La tormenta volvió a cerrarle la cara.
Llamó a Mateo.
—Averiguá los últimos movimientos de Giulia Rivas.
Mateo respondió pronto.
Al saber que Giulia había subido a un avión al exterior media hora antes, Julián cerró la mano sobre el celular. Las venas se le marcaron en el dorso.
De golpe, curvó los labios en una sonrisa burlona contra sí mismo.
Igual que hacía cinco años.
Se había ido otra vez sin despedirse.
Con la herida sin curar, estaba tan desesperada por lanzarse a los brazos de otro hombre que ni siquiera le dejó una palabra.

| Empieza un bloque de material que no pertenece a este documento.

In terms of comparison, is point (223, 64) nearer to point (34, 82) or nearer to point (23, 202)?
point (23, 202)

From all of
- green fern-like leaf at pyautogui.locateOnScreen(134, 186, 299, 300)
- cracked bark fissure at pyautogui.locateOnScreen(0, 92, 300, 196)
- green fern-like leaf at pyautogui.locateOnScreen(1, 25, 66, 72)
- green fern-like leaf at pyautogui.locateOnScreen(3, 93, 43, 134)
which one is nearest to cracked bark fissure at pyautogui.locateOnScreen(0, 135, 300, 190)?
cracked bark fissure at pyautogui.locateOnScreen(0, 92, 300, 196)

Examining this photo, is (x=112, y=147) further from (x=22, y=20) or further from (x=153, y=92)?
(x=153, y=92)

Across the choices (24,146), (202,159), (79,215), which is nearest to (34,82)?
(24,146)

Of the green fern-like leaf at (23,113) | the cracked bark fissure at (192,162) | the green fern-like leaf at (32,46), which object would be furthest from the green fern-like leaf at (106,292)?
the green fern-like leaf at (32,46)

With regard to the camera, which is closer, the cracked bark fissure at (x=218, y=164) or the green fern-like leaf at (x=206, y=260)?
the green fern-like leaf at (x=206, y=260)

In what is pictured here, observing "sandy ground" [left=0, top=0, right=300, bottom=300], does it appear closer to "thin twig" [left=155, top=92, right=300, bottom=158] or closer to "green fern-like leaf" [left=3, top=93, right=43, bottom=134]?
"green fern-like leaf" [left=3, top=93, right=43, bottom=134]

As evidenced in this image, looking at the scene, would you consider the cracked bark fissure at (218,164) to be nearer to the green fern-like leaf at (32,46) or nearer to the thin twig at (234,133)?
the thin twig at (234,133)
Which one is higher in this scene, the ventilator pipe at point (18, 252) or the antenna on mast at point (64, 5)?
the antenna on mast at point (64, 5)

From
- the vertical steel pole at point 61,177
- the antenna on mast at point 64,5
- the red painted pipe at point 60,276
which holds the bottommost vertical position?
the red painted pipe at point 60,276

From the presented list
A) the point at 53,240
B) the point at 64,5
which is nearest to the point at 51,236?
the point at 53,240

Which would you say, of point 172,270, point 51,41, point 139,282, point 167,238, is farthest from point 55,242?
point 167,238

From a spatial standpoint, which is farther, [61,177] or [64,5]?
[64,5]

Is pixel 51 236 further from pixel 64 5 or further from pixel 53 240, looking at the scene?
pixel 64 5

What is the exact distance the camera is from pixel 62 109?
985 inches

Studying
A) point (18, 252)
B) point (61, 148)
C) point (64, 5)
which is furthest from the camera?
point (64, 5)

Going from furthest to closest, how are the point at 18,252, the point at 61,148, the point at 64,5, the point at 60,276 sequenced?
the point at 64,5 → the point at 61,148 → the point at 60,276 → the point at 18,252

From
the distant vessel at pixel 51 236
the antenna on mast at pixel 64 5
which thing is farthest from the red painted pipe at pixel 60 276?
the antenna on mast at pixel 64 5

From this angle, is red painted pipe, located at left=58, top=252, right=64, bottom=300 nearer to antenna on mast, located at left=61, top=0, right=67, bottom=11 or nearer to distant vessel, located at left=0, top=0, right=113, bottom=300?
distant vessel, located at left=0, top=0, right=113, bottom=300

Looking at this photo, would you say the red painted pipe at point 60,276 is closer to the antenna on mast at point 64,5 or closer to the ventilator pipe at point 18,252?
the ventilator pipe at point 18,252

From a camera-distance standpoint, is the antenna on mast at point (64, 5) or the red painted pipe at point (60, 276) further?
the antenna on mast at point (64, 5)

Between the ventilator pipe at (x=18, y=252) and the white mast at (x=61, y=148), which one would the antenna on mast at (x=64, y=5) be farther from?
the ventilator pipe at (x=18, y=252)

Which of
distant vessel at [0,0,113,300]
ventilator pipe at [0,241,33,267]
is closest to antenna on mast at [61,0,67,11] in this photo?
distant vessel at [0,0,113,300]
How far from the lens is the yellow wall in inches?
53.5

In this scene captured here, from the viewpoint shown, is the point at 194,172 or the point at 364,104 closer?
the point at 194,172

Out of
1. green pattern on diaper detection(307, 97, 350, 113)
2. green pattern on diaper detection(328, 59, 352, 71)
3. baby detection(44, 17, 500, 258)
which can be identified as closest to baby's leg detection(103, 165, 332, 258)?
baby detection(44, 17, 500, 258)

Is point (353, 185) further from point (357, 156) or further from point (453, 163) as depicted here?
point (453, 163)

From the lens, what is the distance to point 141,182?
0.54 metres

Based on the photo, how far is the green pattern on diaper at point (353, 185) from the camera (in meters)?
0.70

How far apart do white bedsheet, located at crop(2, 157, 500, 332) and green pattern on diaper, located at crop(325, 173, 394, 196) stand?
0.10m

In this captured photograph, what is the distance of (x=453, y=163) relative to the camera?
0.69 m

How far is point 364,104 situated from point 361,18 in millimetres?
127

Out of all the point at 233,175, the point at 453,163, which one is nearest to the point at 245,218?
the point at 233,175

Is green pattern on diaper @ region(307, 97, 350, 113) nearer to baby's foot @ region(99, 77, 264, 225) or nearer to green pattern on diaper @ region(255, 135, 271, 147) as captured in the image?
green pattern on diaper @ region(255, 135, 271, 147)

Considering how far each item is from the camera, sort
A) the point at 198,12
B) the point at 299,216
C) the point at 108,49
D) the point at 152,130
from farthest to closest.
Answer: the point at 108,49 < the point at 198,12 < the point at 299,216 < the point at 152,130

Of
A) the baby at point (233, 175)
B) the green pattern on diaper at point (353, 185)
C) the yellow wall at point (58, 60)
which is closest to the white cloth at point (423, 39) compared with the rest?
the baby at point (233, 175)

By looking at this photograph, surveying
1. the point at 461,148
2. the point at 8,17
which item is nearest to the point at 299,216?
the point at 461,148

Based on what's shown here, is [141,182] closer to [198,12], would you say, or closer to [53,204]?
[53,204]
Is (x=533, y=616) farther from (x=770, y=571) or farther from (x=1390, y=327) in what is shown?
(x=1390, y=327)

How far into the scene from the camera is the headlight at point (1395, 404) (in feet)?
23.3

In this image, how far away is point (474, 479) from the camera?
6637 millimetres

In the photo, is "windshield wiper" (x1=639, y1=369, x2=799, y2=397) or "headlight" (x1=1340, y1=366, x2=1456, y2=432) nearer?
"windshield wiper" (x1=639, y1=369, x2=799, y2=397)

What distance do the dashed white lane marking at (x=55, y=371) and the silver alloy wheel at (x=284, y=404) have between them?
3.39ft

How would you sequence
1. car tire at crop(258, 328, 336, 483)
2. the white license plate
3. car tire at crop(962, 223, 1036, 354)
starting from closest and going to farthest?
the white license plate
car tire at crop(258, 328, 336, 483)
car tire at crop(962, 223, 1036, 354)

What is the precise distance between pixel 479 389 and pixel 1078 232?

Ni pensó que él también podía preocuparse.
Julián no dijo nada.
Levantó a Benja, que se retorcía y preguntaba, y lo metió directo en el auto.
—Papi, ¿por qué tiraste las flores y la torta de Giulia?
—¿Dónde está Giulia? Llevame a buscarla...
Julián le abrochó el cinturón.
Su voz fue extrañamente tranquila.
—No va a volver.
Ese regreso había sido solo un accidente.
Si Wanda no se hubiera metido, Giulia jamás habría pensado en aparecer otra vez frente a él.
—No, papi miente. ¡Quiero llamarla!
Benja escuchó el tono de teléfono apagado.
Julián encendió el auto y se alejó en segundos.
Atrás quedaron las flores y la torta rotas sobre el piso.